DOCUMENT EXTRACT:
·····
It is preferred according to the invention that the median particle diameter d50 of the glass frit particles is at least about 0.1 μm, preferably at least about 0.3 μm. At the same time, the median particle diameter d50 of the coated metallic particles is not more than about 10 μm, preferably not more than about 5 μm, and more preferably not more than 3.5 μm. In one embodiment of the invention, the glass frit particles have a d10 of at least about 0.1 μm, preferably at least about 0.15 μm, and more preferably at least about 0.2 μm. In one embodiment of the invention, the glass frit particles have a d90 of not more than about 10 μm, preferably not more than about 5 μm, and more preferably not more than about 4.5 μm.
·····
STORED ROWS:
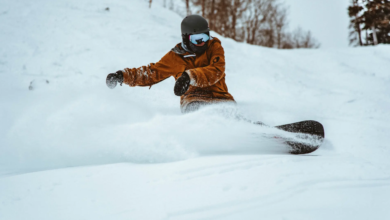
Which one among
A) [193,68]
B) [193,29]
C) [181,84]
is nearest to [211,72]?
[193,68]

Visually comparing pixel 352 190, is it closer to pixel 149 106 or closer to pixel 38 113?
pixel 149 106

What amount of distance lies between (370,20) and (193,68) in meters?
19.2

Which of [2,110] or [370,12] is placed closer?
[2,110]

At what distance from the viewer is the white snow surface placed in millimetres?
1383

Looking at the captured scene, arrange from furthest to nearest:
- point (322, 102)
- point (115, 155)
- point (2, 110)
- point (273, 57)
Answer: point (273, 57) < point (322, 102) < point (2, 110) < point (115, 155)

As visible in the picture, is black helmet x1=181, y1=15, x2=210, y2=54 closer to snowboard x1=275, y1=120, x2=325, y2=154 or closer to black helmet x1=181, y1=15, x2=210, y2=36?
black helmet x1=181, y1=15, x2=210, y2=36

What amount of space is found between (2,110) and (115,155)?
7.37 ft

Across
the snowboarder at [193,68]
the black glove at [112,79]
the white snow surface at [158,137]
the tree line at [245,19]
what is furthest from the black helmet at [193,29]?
the tree line at [245,19]

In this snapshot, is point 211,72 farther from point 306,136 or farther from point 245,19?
point 245,19

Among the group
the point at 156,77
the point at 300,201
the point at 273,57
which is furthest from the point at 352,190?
the point at 273,57

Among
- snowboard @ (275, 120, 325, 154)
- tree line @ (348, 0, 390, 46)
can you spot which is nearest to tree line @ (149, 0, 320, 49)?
tree line @ (348, 0, 390, 46)

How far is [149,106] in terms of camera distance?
4246 mm

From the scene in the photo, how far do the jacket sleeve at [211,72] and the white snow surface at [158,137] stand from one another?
0.30 metres

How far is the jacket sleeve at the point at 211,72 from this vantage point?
2.31 meters
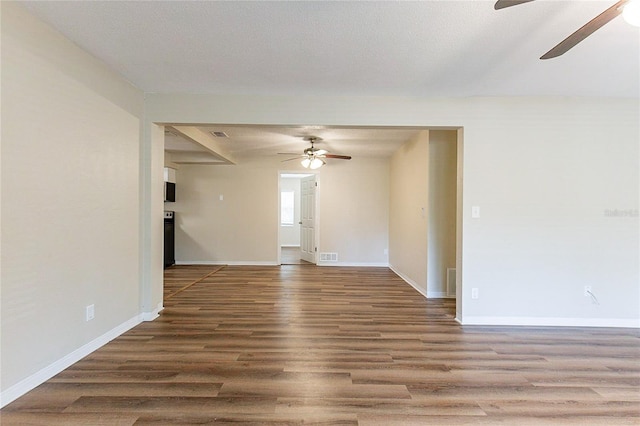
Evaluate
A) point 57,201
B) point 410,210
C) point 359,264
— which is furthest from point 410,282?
point 57,201

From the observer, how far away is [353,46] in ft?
7.86

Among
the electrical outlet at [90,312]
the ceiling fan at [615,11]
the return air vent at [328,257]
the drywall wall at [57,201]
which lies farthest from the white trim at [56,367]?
the return air vent at [328,257]

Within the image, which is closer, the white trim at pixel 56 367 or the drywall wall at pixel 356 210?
the white trim at pixel 56 367

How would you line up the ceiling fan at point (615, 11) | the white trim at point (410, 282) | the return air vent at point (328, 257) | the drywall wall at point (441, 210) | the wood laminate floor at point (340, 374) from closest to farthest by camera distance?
the ceiling fan at point (615, 11), the wood laminate floor at point (340, 374), the drywall wall at point (441, 210), the white trim at point (410, 282), the return air vent at point (328, 257)

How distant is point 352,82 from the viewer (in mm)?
3041

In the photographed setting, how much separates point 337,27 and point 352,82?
2.95 ft

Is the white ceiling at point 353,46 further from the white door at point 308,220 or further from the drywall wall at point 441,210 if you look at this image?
the white door at point 308,220

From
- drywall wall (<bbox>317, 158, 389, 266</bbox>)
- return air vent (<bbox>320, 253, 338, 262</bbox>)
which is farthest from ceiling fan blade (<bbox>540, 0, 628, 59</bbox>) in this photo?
return air vent (<bbox>320, 253, 338, 262</bbox>)

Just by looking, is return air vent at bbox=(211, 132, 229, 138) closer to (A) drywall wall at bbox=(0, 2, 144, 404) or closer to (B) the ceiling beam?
(B) the ceiling beam

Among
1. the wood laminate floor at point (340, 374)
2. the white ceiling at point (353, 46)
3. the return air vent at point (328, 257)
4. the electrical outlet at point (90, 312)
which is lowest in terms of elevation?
the wood laminate floor at point (340, 374)

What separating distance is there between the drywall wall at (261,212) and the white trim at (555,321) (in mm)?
3679

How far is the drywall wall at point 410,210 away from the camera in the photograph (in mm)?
4730

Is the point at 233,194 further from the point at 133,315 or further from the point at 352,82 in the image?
the point at 352,82

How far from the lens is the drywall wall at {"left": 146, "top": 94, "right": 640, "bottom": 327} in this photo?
3.38 metres
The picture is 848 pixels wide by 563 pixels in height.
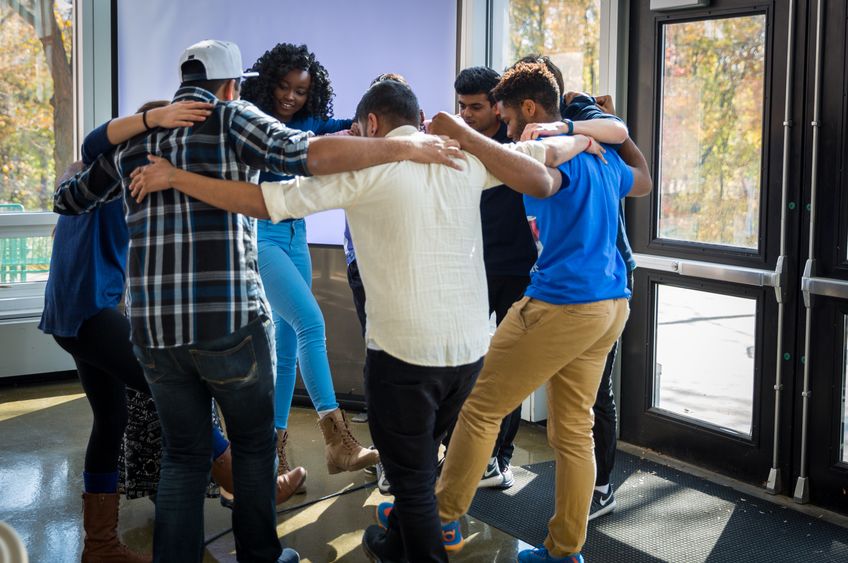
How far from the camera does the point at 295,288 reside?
131 inches

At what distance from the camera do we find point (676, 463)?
153 inches

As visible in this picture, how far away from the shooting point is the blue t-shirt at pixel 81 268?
8.77 feet

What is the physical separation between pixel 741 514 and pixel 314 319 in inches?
64.6

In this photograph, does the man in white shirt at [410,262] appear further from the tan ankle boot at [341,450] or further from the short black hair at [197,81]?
the tan ankle boot at [341,450]

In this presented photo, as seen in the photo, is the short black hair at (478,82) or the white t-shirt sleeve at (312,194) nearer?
the white t-shirt sleeve at (312,194)

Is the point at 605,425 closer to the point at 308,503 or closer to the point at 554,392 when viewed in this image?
the point at 554,392

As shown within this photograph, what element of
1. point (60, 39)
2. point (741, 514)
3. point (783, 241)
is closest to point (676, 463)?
point (741, 514)

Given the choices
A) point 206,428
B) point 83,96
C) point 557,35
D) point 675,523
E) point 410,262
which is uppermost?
point 557,35

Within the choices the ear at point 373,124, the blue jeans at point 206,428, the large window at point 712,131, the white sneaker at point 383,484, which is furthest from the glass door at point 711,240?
the blue jeans at point 206,428

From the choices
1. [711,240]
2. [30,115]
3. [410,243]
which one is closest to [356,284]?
[410,243]

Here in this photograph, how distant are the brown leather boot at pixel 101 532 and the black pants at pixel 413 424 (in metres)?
0.97

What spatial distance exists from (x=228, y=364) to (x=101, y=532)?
35.5 inches

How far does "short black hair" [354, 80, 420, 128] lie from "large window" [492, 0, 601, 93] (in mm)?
1955

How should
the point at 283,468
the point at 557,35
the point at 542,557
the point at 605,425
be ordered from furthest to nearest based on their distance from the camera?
the point at 557,35 → the point at 283,468 → the point at 605,425 → the point at 542,557
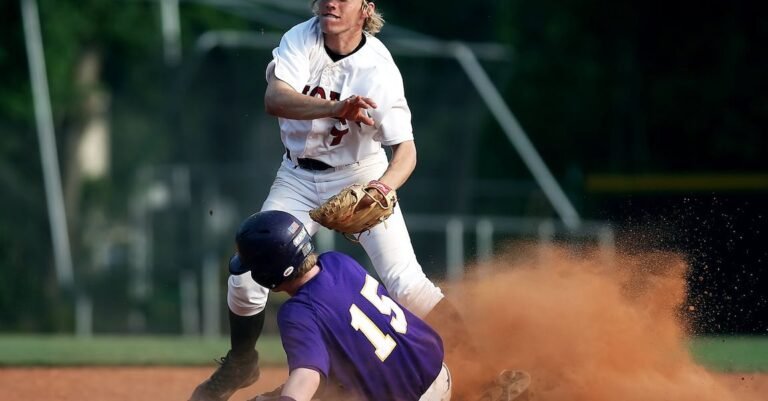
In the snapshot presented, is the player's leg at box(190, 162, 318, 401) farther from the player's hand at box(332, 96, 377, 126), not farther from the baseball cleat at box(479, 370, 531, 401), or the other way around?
the baseball cleat at box(479, 370, 531, 401)

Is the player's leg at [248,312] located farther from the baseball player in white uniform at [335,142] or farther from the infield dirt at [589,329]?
the infield dirt at [589,329]

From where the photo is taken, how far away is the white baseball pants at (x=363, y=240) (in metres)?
5.52

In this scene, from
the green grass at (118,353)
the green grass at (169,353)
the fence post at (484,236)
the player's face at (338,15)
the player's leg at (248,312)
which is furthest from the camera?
the fence post at (484,236)

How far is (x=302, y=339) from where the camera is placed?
4316 mm

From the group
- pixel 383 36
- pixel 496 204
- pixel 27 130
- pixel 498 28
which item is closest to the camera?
pixel 383 36

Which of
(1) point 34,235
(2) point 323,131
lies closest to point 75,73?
(1) point 34,235

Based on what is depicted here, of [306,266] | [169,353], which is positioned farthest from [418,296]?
[169,353]

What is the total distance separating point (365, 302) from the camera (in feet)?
14.9

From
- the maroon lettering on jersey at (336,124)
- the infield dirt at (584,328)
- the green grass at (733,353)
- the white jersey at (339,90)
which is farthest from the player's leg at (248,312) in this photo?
the green grass at (733,353)

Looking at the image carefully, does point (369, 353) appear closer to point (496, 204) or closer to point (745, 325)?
point (745, 325)

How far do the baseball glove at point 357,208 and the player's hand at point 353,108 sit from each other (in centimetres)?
28

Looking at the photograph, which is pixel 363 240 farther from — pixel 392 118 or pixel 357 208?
pixel 392 118

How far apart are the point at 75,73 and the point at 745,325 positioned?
711 inches

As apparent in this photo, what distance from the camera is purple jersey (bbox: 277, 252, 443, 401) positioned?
437 cm
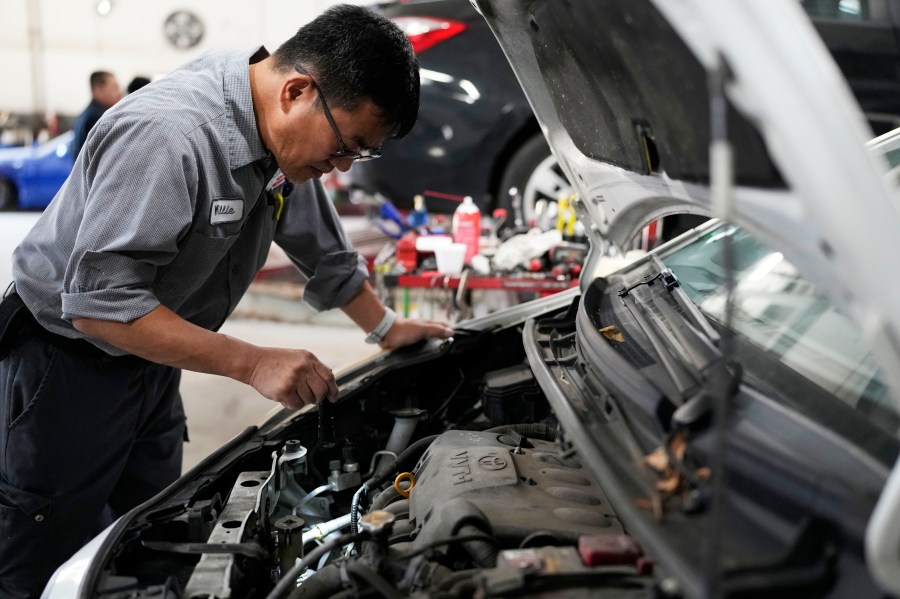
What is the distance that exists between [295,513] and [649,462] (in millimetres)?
934

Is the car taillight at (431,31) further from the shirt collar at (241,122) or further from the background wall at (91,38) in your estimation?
the background wall at (91,38)

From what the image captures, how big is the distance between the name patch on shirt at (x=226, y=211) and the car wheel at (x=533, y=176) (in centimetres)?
259

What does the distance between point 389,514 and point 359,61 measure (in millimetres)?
868

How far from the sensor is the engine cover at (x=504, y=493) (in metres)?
1.34

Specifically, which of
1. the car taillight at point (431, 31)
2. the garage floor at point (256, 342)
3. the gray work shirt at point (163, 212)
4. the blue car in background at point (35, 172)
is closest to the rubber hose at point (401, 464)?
the gray work shirt at point (163, 212)

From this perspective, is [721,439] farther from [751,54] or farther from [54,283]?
[54,283]

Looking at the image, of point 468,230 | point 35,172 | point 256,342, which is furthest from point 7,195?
point 468,230

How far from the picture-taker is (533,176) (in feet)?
14.4

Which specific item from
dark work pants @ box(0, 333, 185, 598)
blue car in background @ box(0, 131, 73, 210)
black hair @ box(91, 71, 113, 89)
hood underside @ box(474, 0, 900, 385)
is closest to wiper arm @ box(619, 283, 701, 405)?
hood underside @ box(474, 0, 900, 385)

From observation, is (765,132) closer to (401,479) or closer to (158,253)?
(401,479)

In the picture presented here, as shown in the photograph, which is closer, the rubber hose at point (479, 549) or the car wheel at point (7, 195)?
the rubber hose at point (479, 549)

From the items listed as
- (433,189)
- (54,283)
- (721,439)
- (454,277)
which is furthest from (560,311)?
(433,189)

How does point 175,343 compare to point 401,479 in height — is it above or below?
above

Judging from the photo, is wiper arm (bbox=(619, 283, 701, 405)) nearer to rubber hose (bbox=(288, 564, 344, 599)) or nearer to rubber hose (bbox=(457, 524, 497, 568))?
rubber hose (bbox=(457, 524, 497, 568))
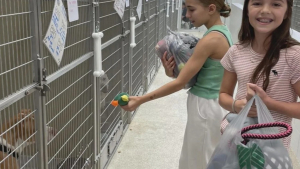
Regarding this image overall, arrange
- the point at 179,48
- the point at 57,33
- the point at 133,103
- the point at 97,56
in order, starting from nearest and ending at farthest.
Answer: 1. the point at 57,33
2. the point at 133,103
3. the point at 179,48
4. the point at 97,56

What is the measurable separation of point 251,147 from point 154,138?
2.31 metres

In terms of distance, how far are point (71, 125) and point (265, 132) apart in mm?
1228

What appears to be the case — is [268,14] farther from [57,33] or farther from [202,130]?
[57,33]

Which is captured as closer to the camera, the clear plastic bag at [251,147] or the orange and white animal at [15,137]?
the clear plastic bag at [251,147]

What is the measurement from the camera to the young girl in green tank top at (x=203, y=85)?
1720 mm

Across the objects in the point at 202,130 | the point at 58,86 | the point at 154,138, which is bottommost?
the point at 154,138

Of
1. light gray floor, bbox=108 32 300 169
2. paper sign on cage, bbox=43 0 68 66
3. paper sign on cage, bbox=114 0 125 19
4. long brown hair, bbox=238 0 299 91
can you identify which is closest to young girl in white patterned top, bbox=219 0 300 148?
long brown hair, bbox=238 0 299 91

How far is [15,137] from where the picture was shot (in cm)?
142

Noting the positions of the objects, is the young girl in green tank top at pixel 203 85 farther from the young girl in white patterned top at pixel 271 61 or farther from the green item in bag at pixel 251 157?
the green item in bag at pixel 251 157

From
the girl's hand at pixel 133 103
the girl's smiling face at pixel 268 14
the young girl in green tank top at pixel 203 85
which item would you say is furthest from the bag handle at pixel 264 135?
the girl's hand at pixel 133 103

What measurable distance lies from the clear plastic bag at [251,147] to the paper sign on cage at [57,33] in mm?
857

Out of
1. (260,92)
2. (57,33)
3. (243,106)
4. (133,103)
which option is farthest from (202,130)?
(57,33)

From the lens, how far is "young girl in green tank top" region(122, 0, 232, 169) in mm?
1720

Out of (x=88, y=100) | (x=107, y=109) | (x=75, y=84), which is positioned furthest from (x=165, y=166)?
(x=75, y=84)
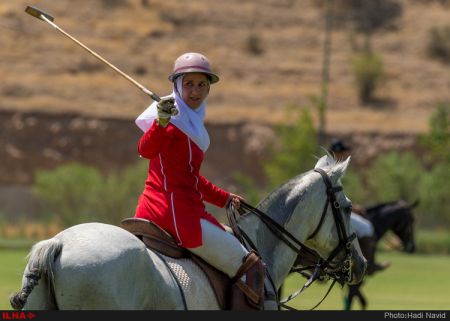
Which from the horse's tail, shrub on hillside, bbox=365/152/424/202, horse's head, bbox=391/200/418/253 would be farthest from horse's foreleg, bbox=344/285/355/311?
shrub on hillside, bbox=365/152/424/202

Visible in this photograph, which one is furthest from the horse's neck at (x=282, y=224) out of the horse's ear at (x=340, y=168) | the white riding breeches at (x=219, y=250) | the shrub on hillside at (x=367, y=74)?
the shrub on hillside at (x=367, y=74)

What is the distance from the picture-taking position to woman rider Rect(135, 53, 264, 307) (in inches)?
352

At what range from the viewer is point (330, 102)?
3155 inches

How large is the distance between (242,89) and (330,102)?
6.01m

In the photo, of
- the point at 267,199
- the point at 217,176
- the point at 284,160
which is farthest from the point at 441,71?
the point at 267,199

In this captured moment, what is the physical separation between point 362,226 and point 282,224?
1046 cm

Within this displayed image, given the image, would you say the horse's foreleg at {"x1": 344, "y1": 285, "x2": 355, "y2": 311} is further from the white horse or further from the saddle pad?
the saddle pad

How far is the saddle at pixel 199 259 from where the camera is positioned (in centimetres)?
889

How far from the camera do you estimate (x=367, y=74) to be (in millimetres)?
79625

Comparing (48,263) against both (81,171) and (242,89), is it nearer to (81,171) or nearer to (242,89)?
(81,171)

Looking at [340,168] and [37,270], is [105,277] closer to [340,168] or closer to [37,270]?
[37,270]

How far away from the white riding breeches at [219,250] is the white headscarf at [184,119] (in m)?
0.64

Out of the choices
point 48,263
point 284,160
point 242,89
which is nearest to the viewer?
point 48,263

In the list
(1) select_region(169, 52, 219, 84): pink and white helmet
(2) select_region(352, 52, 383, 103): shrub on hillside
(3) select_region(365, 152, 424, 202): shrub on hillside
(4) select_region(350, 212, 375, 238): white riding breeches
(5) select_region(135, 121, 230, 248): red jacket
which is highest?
(1) select_region(169, 52, 219, 84): pink and white helmet
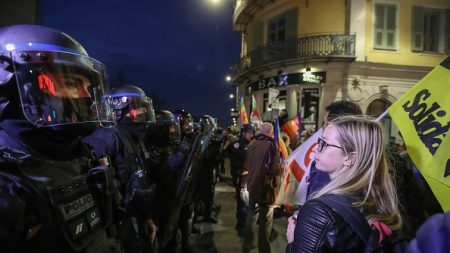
·····
THE REQUEST:
Give back, word for word, the stretch of the glass frit particle text starting at "It is preferred" and ending at "about 4.5 μm.".

WORKED SOLUTION:
It is preferred according to the invention that the median particle diameter d50 of the glass frit particles is at least about 0.1 μm, preferably at least about 0.3 μm. At the same time, the median particle diameter d50 of the coated metallic particles is not more than about 10 μm, preferably not more than about 5 μm, and more preferably not more than 3.5 μm. In one embodiment of the invention, the glass frit particles have a d10 of at least about 0.1 μm, preferably at least about 0.15 μm, and more preferably at least about 0.2 μm. In one embodiment of the invention, the glass frit particles have a d90 of not more than about 10 μm, preferably not more than about 5 μm, and more preferably not more than about 4.5 μm.